== EXERCISE INSTRUCTIONS ==
Copy the lines below, putting "farthest" wherever "furthest" appears and leaving everything else unchanged.
-- start --
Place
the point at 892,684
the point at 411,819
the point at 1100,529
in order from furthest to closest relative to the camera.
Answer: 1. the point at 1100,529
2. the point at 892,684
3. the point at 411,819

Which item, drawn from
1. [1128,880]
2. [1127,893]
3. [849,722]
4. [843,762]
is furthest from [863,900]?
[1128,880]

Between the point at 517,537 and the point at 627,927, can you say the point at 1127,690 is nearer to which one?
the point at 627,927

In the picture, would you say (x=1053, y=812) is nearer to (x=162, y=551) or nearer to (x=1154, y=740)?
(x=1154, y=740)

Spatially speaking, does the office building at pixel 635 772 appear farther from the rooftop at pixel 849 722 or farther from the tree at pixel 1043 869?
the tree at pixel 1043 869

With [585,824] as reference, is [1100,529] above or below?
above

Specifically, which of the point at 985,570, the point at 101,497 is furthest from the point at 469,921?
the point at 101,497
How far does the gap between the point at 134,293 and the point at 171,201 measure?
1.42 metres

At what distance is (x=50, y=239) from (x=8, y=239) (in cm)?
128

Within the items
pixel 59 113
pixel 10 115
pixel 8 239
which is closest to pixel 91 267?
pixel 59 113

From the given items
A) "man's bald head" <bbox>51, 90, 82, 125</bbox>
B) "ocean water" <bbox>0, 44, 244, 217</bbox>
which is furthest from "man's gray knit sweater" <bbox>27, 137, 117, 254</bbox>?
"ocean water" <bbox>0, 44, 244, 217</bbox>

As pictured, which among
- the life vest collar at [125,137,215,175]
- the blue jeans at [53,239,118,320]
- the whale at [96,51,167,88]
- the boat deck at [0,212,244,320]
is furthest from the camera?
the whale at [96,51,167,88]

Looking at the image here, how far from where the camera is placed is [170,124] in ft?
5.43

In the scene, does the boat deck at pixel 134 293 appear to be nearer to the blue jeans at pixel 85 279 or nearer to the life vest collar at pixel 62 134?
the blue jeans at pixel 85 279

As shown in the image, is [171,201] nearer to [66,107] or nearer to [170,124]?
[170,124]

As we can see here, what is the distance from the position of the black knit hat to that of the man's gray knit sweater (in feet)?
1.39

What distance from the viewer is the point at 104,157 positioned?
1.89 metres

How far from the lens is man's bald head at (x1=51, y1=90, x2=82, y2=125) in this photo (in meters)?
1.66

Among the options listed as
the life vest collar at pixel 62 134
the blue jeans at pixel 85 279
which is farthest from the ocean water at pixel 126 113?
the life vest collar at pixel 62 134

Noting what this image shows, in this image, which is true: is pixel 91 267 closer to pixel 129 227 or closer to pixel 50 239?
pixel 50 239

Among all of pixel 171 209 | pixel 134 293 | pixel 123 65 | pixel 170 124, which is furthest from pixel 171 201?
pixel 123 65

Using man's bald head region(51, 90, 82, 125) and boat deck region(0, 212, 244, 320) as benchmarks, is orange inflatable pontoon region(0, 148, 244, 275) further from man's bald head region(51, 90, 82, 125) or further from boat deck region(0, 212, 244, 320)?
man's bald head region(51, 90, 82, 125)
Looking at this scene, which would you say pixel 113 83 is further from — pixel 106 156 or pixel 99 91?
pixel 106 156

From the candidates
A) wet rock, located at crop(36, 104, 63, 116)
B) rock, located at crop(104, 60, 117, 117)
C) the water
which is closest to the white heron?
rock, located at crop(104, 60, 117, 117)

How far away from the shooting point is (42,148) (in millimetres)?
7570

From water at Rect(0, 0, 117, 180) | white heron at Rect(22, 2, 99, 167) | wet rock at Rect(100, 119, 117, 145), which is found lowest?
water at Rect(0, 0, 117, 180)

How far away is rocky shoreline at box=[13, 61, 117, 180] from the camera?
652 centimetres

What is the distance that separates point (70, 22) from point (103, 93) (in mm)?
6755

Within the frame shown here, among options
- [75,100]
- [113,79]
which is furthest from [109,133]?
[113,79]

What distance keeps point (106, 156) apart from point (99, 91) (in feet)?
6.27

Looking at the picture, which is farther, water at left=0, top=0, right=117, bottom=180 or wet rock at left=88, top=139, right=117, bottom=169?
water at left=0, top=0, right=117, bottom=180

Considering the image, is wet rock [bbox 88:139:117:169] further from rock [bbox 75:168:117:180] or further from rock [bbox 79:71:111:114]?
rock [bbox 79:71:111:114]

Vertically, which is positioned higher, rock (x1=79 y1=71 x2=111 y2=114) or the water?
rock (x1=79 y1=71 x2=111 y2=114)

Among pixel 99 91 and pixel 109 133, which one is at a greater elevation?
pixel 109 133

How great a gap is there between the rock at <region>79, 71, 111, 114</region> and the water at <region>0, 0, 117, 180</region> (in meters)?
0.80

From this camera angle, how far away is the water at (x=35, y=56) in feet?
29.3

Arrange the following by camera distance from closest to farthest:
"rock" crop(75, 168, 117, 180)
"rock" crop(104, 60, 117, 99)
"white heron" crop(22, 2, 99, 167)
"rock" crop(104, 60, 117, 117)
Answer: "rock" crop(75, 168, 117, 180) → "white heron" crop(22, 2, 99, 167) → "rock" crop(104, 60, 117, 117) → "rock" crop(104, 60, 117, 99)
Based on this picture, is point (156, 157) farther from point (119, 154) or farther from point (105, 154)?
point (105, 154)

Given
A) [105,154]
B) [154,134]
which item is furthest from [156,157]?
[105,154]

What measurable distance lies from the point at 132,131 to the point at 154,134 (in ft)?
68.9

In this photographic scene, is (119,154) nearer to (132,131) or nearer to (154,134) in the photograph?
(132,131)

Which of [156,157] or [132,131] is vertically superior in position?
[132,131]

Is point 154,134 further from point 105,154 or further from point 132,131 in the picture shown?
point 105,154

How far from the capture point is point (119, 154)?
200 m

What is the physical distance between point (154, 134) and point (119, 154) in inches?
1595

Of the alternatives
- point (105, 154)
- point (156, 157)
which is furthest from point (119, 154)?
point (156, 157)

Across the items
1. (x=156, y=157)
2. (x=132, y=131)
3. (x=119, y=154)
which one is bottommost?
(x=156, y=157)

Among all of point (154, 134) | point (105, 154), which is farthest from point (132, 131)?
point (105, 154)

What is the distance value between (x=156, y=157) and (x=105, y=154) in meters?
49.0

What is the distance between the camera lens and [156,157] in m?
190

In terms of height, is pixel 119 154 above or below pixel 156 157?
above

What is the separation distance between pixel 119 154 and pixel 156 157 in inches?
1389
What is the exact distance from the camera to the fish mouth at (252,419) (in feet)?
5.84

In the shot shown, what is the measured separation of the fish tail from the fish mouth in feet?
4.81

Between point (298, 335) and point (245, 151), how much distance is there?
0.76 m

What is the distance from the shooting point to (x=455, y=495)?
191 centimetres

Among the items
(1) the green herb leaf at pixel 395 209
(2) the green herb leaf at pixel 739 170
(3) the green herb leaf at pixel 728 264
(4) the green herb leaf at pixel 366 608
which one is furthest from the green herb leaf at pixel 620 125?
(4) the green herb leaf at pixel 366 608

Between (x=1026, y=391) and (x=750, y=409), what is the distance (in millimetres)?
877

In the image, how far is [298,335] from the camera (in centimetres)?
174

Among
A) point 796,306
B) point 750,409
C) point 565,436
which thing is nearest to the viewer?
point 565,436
-- end --
== SOLUTION TO THE PROBLEM ==
Place
the point at 892,684
the point at 411,819
the point at 1100,529
in order from farthest to closest relative to the camera.
Answer: 1. the point at 1100,529
2. the point at 892,684
3. the point at 411,819

Which item, drawn from
1. [1128,880]
2. [1127,893]
3. [849,722]
4. [843,762]
is farthest from [863,900]?
[1128,880]

Between the point at 517,537 and the point at 627,927, can you say the point at 1127,690 is nearer to which one?
the point at 627,927

In the picture, would you say (x=1053, y=812) is nearer to (x=162, y=551) or nearer to (x=1154, y=740)?
(x=1154, y=740)

Spatially speaking, does the office building at pixel 635 772 appear farther from the rooftop at pixel 849 722 or farther from the tree at pixel 1043 869?
the tree at pixel 1043 869

With [585,824] as reference, is [1100,529] above or below?
above

Specifically, which of the point at 985,570, the point at 101,497 is farthest from the point at 469,921?
the point at 101,497
How far does the gap between the point at 134,293 and the point at 171,201 measure?
1.42 metres

At what distance is (x=50, y=239) from (x=8, y=239) (in cm)?
128

Within the items
pixel 59 113
pixel 10 115
pixel 8 239
which is closest to pixel 91 267?
pixel 59 113

From the given items
A) "man's bald head" <bbox>51, 90, 82, 125</bbox>
B) "ocean water" <bbox>0, 44, 244, 217</bbox>
which is farthest from "man's gray knit sweater" <bbox>27, 137, 117, 254</bbox>?
"ocean water" <bbox>0, 44, 244, 217</bbox>

As pictured, which among
- the life vest collar at [125,137,215,175]
- the blue jeans at [53,239,118,320]
- the whale at [96,51,167,88]
- the boat deck at [0,212,244,320]
is farthest from the camera?
the whale at [96,51,167,88]

Looking at the image here, how far from where the camera is placed is [170,124] in ft?
5.43

In the scene, does the boat deck at pixel 134 293 appear to be nearer to the blue jeans at pixel 85 279 or nearer to the life vest collar at pixel 62 134?
the blue jeans at pixel 85 279

As shown in the image, is [171,201] nearer to [66,107] or nearer to [170,124]?
[170,124]

As we can see here, what is the distance from the position of the black knit hat to that of the man's gray knit sweater (in feet)?
1.39

What distance from the viewer is the point at 104,157 positioned?
1.89 metres

How far from the lens is man's bald head at (x1=51, y1=90, x2=82, y2=125) in this photo (in meters)?
1.66

Among the options listed as
the life vest collar at pixel 62 134
the blue jeans at pixel 85 279
which is farthest from the ocean water at pixel 126 113?
the life vest collar at pixel 62 134

Noting what this image shows, in this image, which is true: is pixel 91 267 closer to pixel 129 227 or closer to pixel 50 239?
pixel 50 239

Among all of pixel 171 209 | pixel 134 293 | pixel 123 65 | pixel 170 124, which is farthest from pixel 171 201?
pixel 123 65

Using man's bald head region(51, 90, 82, 125) and boat deck region(0, 212, 244, 320) as benchmarks, is orange inflatable pontoon region(0, 148, 244, 275) further from man's bald head region(51, 90, 82, 125) or further from boat deck region(0, 212, 244, 320)?
man's bald head region(51, 90, 82, 125)
Looking at this scene, which would you say pixel 113 83 is further from — pixel 106 156 or pixel 99 91?
pixel 106 156

From the candidates
A) wet rock, located at crop(36, 104, 63, 116)
B) rock, located at crop(104, 60, 117, 117)
C) the water
which is closest to the white heron?
rock, located at crop(104, 60, 117, 117)

How far away from the shooting point is (42,148) (in millimetres)?
7570

From water at Rect(0, 0, 117, 180) | white heron at Rect(22, 2, 99, 167) | wet rock at Rect(100, 119, 117, 145), which is found lowest?
water at Rect(0, 0, 117, 180)

How far away is rocky shoreline at box=[13, 61, 117, 180] from the camera?
652 centimetres

What is the distance that separates point (70, 22) from point (103, 93) (in mm)?
6755

Within the frame shown here, among options
- [75,100]
- [113,79]
which is farthest from [109,133]?
[113,79]

What distance keeps point (106, 156) apart from point (99, 91) (in feet)?
6.27

Looking at the picture, which is farther, water at left=0, top=0, right=117, bottom=180 or wet rock at left=88, top=139, right=117, bottom=169?
water at left=0, top=0, right=117, bottom=180

Considering the image, is wet rock [bbox 88:139:117:169] further from rock [bbox 75:168:117:180] or further from rock [bbox 79:71:111:114]?
rock [bbox 79:71:111:114]

Vertically, which is positioned higher, rock (x1=79 y1=71 x2=111 y2=114) or the water?
rock (x1=79 y1=71 x2=111 y2=114)

Among pixel 99 91 and pixel 109 133, which one is at a greater elevation?
pixel 109 133

How great a gap is there between the rock at <region>79, 71, 111, 114</region> and the water at <region>0, 0, 117, 180</region> (in meters)?
0.80

From this camera angle, how far away is the water at (x=35, y=56) in feet?
29.3

Arrange the following by camera distance from closest to farthest:
"rock" crop(75, 168, 117, 180)
"rock" crop(104, 60, 117, 99)
"white heron" crop(22, 2, 99, 167)
"rock" crop(104, 60, 117, 117)
Answer: "rock" crop(75, 168, 117, 180) → "white heron" crop(22, 2, 99, 167) → "rock" crop(104, 60, 117, 117) → "rock" crop(104, 60, 117, 99)
Based on this picture, is point (156, 157) farther from point (119, 154) or farther from point (105, 154)?
point (105, 154)

Given
A) [105,154]
B) [154,134]
which item is farthest from [156,157]?
[105,154]

What measurable distance lies from the point at 132,131 to the point at 154,134 (in ft)?
68.9

In this photographic scene, is (119,154) nearer to (132,131) or nearer to (154,134) in the photograph?
(132,131)

Which of [156,157] or [132,131] is vertically superior in position?
[132,131]

Is point 154,134 further from point 105,154 or further from point 132,131 in the picture shown?
point 105,154

How far from the capture point is point (119, 154)?
200 m

What is the physical distance between point (154, 134) and point (119, 154) in inches?
1595

Of the alternatives
- point (105, 154)
- point (156, 157)
which is farthest from point (119, 154)?
point (156, 157)

Across the items
1. (x=156, y=157)
2. (x=132, y=131)
3. (x=119, y=154)
which one is bottommost?
(x=156, y=157)

Among all of point (154, 134) | point (105, 154), which is farthest from point (132, 131)?
point (105, 154)

What is the distance value between (x=156, y=157) and (x=105, y=154) in meters?
49.0

What is the distance between the camera lens and [156,157] in m?
190

In terms of height, is pixel 119 154 above or below pixel 156 157?
above

What is the separation distance between pixel 119 154 and pixel 156 157 in inches?
1389
What is the exact distance from the camera to the fish mouth at (252,419) (in feet)?
5.84

In the shot shown, what is the measured separation of the fish tail from the fish mouth in feet?
4.81

Between point (298, 335) and point (245, 151), how much distance is there?
0.76 m

What is the distance from the shooting point to (x=455, y=495)?
191 centimetres

Among the items
(1) the green herb leaf at pixel 395 209
(2) the green herb leaf at pixel 739 170
(3) the green herb leaf at pixel 728 264
(4) the green herb leaf at pixel 366 608
which one is farthest from the green herb leaf at pixel 620 125?
(4) the green herb leaf at pixel 366 608

Between (x=1026, y=391) and (x=750, y=409), what is the distance (in millimetres)?
877

In the image, how far is [298,335] from the camera (in centimetres)?
174

Among
A) point 796,306
B) point 750,409
C) point 565,436
which thing is nearest to the viewer?
point 565,436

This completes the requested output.